### TASK DIRECTIONS:
Can you write out the whole listing exactly?

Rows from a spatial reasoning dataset
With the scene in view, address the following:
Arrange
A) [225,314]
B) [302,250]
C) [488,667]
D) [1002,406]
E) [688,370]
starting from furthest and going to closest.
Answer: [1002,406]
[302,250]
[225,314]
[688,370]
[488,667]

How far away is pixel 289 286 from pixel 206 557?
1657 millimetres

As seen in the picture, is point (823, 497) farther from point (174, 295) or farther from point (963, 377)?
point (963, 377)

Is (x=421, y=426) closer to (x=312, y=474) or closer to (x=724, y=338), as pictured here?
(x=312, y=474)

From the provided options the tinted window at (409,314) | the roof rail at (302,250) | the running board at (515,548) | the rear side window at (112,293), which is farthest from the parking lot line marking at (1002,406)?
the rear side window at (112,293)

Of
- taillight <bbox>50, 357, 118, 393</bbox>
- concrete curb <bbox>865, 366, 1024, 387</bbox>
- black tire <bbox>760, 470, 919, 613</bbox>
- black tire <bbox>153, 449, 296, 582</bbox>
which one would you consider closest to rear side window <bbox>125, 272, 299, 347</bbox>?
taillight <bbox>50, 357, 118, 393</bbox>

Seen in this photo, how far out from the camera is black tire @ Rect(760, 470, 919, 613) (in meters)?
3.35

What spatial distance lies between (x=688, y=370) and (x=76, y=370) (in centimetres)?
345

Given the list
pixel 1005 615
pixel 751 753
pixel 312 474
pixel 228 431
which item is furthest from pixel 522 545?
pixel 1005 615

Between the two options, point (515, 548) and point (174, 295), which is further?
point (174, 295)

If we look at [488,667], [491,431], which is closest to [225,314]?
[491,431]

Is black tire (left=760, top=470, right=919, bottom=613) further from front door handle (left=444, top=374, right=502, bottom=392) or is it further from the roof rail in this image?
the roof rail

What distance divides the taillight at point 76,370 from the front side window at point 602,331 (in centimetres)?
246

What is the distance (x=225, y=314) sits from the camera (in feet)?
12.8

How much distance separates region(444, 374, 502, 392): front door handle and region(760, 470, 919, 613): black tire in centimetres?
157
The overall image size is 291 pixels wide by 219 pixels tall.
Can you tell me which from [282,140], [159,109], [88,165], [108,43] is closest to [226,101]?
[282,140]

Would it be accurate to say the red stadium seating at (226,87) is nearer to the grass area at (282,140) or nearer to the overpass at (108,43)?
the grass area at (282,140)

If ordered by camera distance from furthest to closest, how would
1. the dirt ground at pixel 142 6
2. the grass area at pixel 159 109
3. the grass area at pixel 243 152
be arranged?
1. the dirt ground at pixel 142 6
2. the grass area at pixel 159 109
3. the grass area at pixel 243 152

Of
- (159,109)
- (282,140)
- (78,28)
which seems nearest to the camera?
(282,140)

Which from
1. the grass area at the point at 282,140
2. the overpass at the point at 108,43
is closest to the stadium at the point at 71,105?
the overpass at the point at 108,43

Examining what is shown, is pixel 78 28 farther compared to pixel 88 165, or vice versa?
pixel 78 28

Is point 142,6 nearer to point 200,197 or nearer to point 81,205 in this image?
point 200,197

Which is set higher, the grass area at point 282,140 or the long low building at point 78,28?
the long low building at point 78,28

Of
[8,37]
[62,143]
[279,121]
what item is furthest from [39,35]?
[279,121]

### COMPLETE RESPONSE:
With the scene in view, address the following:
Arrange
A) [225,314]
B) [302,250]
C) [488,667]
D) [1002,406]
E) [688,370]
starting from furthest and going to closest.
Answer: [1002,406]
[302,250]
[225,314]
[688,370]
[488,667]

How far away is pixel 289 286 from pixel 206 557?
1657 millimetres

As seen in the picture, is point (823, 497) farther from point (174, 295) or farther from point (963, 377)?
point (963, 377)

Is (x=421, y=426) closer to (x=312, y=474) or closer to (x=724, y=338), as pictured here?
(x=312, y=474)

From the provided options the tinted window at (409,314) | the roof rail at (302,250) | the running board at (515,548) | the rear side window at (112,293), which is farthest from the parking lot line marking at (1002,406)?
the rear side window at (112,293)

Of
- taillight <bbox>50, 357, 118, 393</bbox>
- concrete curb <bbox>865, 366, 1024, 387</bbox>
- black tire <bbox>760, 470, 919, 613</bbox>
- black tire <bbox>153, 449, 296, 582</bbox>
which one would you consider closest to rear side window <bbox>125, 272, 299, 347</bbox>?
taillight <bbox>50, 357, 118, 393</bbox>

Seen in this photo, how far out from the camera is black tire @ Rect(760, 470, 919, 613) (in meters)?
3.35

What spatial distance lies between (x=688, y=370) and (x=76, y=370) (in centimetres)?
345

Given the list
pixel 1005 615
pixel 751 753
pixel 312 474
pixel 228 431
which item is furthest from pixel 522 545?
pixel 1005 615

Between the two options, point (515, 548) and point (174, 295), which is further?
point (174, 295)

If we look at [488,667], [491,431], which is closest to [225,314]?
[491,431]

Is black tire (left=760, top=470, right=919, bottom=613) further from front door handle (left=444, top=374, right=502, bottom=392) or is it further from the roof rail in this image?
the roof rail

What distance divides the taillight at point 76,370 from the front side window at point 602,331 (in centimetres)?
246

What is the distance (x=225, y=314) sits from the camera (in feet)?
12.8

How much distance separates region(444, 374, 502, 392): front door handle and region(760, 470, 919, 613): black tire in centimetres?
157
The overall image size is 291 pixels wide by 219 pixels tall.
Can you tell me which from [282,140], [159,109], [88,165], [108,43] is closest to [226,101]?
[282,140]

Would it be accurate to say the red stadium seating at (226,87) is nearer to the grass area at (282,140) or nearer to the overpass at (108,43)?
the grass area at (282,140)

If ordered by camera distance from furthest to closest, how would
1. the dirt ground at pixel 142 6
2. the grass area at pixel 159 109
3. the grass area at pixel 243 152
be arranged?
1. the dirt ground at pixel 142 6
2. the grass area at pixel 159 109
3. the grass area at pixel 243 152

Of
- (159,109)
- (282,140)
- (78,28)
which seems nearest to the camera?
(282,140)

Which from
1. the grass area at the point at 282,140
2. the overpass at the point at 108,43
is closest to the stadium at the point at 71,105?
the overpass at the point at 108,43

Examining what is shown, is pixel 78 28 farther compared to pixel 88 165, or vice versa?
pixel 78 28

Is point 142,6 nearer to point 200,197 or nearer to point 81,205 in this image?
point 200,197

Which is set higher, the grass area at point 282,140 or the long low building at point 78,28?
the long low building at point 78,28

Of
[8,37]
[62,143]
[279,121]
what item is furthest from [39,35]?
[279,121]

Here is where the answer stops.